TweetFollow Us on Twitter

Optimizing for PPC
Volume Number:12
Issue Number:5
Column Tag:Book Review

The Need for Speed

Learn the nitty-gritty of PowerPC optimization

By Mike Scanlin

Optimizing PowerPC Code:
Programming the PowerPC Chip in Assembly Language

By Gary Kacmarcik

Addison-Wesley, 1995

ISBN 0-201-40839-2, 694 pages (softback). $39.95.

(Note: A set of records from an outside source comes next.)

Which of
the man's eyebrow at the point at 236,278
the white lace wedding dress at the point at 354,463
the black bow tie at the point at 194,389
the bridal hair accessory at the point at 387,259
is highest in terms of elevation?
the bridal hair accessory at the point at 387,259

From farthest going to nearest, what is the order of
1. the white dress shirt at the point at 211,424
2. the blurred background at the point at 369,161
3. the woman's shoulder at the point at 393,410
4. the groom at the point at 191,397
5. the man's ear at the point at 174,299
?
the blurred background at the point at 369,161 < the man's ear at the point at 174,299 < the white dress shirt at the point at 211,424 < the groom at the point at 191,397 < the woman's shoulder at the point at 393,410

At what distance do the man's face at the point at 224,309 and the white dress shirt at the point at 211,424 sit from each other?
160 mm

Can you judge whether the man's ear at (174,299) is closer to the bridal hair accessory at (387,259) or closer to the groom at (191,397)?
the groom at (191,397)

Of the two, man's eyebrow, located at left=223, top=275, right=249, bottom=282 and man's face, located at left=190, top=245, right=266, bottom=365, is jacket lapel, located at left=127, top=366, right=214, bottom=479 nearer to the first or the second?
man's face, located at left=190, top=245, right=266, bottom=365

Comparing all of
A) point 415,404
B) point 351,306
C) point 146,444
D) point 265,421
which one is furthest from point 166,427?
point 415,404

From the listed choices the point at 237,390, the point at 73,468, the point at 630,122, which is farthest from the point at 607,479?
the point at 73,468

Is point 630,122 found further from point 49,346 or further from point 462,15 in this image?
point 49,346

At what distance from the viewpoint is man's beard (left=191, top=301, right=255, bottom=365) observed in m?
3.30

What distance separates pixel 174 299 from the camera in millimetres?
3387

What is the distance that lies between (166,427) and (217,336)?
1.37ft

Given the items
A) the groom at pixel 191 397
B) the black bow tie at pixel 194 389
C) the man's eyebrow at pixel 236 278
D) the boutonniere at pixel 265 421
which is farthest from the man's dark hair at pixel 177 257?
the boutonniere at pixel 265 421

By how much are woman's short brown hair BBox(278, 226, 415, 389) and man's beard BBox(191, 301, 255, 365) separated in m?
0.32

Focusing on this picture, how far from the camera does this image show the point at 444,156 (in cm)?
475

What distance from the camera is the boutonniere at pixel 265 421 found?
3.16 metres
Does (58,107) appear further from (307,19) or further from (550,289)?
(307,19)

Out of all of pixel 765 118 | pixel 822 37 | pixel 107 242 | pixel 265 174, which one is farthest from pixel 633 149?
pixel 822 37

I’m disappointed. It’s just no challenge any more. It took me years of careful trial, error, repeated error, and determined study, to perfect my 680x0 optimizing skills to the point where I really understood the chip from a software point of view. I was looking forward to the same kind of challenge on the PowerPC (scrounging for obscure magazine articles, surfing the net looking for example code, writing and timing code three different ways, disassembling all the programs with good performance to see how they did it, etc.). But now that I’ve read this book, all the hard theory has been taken care of, and the only thing remaining is to do a few PowerPC assembly language projects and put the theory to the test. Mr. Kacmarcik has cut short my search for knowledge by writing a book which makes plain everything about the PowerPC chip, including the subtle pipeline and cache interactions that a true optimizer wants to know.

This book is intended for programmers with some high-level experience and at least a little experience with assembly language. It does not explain what hexadecimal means, for example, but it does define concepts like “latency” and “throughput”.

The first nine of the sixteen chapters review in precise detail the entire PowerPC instruction set and architecture. The purpose of these chapters is to broaden the audience for this book. Anyone with PowerPC experience could skim these 170 pages in an hour or so. For the rest, though, it is a reasonable starting point. Unfortunately, there are too few examples for the descriptions of the individual instructions to be meaningful. It’s like someone handing you a book on how to write poetry where the first hundred pages are a dictionary explaining all the words you can use in your poems but not really giving you the context or any examples to appreciate them. It’s hard to separate the really important stuff (like everyday instructions, registers and concepts) from the stuff that was just put in for the sake of completeness. An uninitiated person who tries to understand it all will probably become overwhelmed. I can accept that these chapters are meant to be an introduction and a bit of a reference (in addition to the complete references in the appendices), but it’s a little too much, too soon, in my opinion.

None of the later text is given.